Investigating Model Editing for Unlearning in Large Language Models
Shariqah Hossain, Lalana Kagal

TL;DR
This paper explores the use of model editing algorithms like ROME, IKE, and WISE for unlearning in large language models, demonstrating they can sometimes outperform traditional unlearning methods in forgetting specific information.
Contribution
It introduces new editing targets for unlearning and compares model editing algorithms to baseline unlearning methods, highlighting their strengths and limitations.
Findings
Model editing can surpass baseline unlearning in forgetting quality.
Both approaches struggle to fully unlearn without affecting overall performance.

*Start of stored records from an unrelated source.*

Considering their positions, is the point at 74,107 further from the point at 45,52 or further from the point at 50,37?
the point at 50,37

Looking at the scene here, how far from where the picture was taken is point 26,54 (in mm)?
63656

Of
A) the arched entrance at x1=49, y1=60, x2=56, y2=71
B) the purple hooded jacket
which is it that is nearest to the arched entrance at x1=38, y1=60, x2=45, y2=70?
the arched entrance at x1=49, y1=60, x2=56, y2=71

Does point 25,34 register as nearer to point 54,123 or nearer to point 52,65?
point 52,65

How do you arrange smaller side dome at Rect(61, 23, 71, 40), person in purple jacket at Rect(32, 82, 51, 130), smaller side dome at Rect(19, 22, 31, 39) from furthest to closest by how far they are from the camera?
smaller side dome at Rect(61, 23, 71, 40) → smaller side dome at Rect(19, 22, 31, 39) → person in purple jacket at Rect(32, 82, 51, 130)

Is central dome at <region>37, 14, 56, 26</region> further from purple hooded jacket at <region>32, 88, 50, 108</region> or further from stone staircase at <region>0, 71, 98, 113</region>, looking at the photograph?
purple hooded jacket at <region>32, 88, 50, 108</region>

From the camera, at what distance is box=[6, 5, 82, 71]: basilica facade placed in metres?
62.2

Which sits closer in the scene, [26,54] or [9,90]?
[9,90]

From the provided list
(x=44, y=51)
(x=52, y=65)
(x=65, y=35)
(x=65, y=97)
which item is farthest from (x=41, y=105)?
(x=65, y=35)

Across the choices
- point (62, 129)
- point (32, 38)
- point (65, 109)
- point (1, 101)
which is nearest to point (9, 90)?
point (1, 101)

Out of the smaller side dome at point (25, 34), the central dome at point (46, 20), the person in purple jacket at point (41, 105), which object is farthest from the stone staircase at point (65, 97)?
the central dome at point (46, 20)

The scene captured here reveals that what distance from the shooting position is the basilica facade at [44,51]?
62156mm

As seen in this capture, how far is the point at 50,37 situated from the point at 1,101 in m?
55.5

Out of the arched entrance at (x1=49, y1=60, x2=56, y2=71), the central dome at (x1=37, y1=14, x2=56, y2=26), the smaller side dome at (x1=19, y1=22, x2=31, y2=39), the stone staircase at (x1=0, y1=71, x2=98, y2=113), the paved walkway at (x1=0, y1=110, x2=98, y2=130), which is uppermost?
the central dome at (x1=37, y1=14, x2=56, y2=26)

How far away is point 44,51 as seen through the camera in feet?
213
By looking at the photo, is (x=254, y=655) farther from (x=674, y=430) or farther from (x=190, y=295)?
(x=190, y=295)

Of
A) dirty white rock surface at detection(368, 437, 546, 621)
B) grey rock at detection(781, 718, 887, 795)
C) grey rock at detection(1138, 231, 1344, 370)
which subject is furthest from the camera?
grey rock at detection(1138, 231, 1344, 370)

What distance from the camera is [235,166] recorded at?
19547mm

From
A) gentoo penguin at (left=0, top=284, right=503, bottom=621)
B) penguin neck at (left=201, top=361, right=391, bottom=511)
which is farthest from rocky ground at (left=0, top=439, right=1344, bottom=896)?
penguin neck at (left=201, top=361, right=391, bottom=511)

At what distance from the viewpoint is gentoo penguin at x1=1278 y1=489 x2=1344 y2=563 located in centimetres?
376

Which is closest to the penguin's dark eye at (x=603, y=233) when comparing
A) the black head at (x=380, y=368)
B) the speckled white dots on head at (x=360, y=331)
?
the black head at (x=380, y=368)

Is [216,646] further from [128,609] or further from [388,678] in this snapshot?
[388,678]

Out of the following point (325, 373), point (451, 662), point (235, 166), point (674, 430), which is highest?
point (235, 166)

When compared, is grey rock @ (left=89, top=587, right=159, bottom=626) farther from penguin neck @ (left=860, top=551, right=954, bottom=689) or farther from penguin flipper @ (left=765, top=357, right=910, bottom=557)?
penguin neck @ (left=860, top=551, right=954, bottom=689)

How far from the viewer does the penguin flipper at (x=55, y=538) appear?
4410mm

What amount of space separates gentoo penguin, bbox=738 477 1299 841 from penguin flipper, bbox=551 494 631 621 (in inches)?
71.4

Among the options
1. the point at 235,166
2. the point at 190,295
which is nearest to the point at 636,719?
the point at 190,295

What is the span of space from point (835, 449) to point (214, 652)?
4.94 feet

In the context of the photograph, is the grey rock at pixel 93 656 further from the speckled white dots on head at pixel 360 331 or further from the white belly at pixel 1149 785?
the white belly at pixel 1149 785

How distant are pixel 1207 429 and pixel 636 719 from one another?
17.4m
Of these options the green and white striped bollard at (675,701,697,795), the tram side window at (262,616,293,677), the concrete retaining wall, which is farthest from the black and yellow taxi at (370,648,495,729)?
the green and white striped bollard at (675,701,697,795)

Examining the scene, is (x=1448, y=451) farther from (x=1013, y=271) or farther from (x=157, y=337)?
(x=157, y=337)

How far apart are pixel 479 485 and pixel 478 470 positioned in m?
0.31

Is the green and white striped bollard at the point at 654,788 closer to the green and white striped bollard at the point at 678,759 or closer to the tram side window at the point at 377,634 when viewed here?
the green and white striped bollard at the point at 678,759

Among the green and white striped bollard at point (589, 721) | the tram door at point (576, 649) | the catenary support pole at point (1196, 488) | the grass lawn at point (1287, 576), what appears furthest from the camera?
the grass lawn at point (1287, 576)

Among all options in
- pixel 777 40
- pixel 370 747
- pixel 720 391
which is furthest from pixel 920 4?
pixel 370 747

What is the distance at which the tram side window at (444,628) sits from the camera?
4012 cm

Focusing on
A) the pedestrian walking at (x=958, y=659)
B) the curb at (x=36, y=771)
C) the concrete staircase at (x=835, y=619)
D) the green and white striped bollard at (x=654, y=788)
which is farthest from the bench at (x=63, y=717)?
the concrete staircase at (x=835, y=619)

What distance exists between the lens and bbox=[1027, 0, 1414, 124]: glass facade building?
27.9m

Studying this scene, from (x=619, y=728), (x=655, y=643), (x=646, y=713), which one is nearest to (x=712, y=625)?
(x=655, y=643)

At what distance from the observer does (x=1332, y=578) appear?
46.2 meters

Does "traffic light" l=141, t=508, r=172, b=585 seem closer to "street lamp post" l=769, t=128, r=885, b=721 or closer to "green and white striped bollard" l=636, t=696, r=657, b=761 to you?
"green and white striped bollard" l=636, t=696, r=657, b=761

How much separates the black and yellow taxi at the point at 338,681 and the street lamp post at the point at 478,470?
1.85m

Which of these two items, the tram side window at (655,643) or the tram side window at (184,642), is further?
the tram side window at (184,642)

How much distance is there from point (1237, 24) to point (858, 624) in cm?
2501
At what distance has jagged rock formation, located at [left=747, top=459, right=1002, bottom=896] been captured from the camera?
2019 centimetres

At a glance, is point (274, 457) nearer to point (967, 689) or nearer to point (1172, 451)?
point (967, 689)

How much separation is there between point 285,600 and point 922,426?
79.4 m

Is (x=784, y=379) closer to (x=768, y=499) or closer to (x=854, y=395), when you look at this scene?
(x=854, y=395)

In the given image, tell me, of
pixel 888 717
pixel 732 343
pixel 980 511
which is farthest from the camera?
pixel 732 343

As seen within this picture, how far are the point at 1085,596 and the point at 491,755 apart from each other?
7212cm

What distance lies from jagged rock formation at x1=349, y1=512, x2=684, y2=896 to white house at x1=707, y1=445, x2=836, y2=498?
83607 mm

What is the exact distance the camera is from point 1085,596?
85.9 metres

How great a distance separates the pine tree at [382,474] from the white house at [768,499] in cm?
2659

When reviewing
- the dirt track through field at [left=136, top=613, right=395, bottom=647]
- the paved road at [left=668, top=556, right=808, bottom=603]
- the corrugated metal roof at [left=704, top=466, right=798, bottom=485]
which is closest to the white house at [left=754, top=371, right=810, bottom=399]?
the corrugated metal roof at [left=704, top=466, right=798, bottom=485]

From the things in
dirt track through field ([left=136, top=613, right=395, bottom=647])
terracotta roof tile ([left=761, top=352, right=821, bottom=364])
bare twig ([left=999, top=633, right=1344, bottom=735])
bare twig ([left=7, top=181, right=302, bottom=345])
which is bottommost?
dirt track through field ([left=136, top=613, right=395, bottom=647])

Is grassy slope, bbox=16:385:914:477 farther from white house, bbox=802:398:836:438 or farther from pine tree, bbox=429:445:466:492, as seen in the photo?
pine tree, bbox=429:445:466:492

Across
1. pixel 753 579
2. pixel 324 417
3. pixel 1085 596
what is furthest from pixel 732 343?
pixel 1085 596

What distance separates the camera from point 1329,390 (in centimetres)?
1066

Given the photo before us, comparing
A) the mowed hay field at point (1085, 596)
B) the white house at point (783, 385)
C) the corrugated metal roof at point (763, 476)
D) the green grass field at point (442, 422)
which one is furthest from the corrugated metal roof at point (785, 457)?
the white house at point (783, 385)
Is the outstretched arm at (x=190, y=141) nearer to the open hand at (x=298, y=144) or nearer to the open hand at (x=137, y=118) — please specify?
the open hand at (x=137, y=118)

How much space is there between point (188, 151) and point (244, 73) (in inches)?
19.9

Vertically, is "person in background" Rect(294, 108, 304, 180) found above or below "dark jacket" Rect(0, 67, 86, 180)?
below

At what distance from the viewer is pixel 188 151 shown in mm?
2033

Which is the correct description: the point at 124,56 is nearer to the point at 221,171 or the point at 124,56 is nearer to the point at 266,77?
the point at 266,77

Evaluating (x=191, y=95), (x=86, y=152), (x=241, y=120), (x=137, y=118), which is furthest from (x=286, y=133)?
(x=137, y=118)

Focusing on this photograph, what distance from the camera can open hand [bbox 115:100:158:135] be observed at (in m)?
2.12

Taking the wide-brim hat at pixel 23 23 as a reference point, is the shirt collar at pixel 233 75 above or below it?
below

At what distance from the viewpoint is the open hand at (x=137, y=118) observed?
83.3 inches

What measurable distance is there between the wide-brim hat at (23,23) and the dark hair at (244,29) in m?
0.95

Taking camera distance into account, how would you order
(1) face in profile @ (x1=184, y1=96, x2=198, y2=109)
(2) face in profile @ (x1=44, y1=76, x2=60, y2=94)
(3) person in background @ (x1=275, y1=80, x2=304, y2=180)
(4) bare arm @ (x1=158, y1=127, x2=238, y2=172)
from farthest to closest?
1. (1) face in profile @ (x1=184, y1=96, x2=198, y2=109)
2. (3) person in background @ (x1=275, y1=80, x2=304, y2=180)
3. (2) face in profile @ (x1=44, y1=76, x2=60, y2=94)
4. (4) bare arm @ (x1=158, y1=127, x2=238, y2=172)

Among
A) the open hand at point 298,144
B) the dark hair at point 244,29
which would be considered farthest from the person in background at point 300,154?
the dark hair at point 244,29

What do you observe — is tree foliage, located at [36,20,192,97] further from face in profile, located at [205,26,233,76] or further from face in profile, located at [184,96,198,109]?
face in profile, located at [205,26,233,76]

Model editing approaches are promising but have scope limitations.
Abstract
Machine unlearning aims to remove unwanted information from a model, but many methods are inefficient for LLMs with large numbers of parameters or fail to fully remove the intended information without degrading performance on knowledge that should be retained. Model editing algorithms solve a similar problem of changing information in models, but they focus on redirecting inputs to a new target rather than removing that information altogether. In this work, we explore the editing algorithms ROME, IKE, and WISE and design new editing targets for an unlearning setting. Through this investigation, we show that model editing approaches can exceed baseline unlearning methods in terms of quality of forgetting depending on the setting. Like traditional unlearning techniques, they struggle to encapsulate the scope of what is to be unlearned without damage to the overall model performance.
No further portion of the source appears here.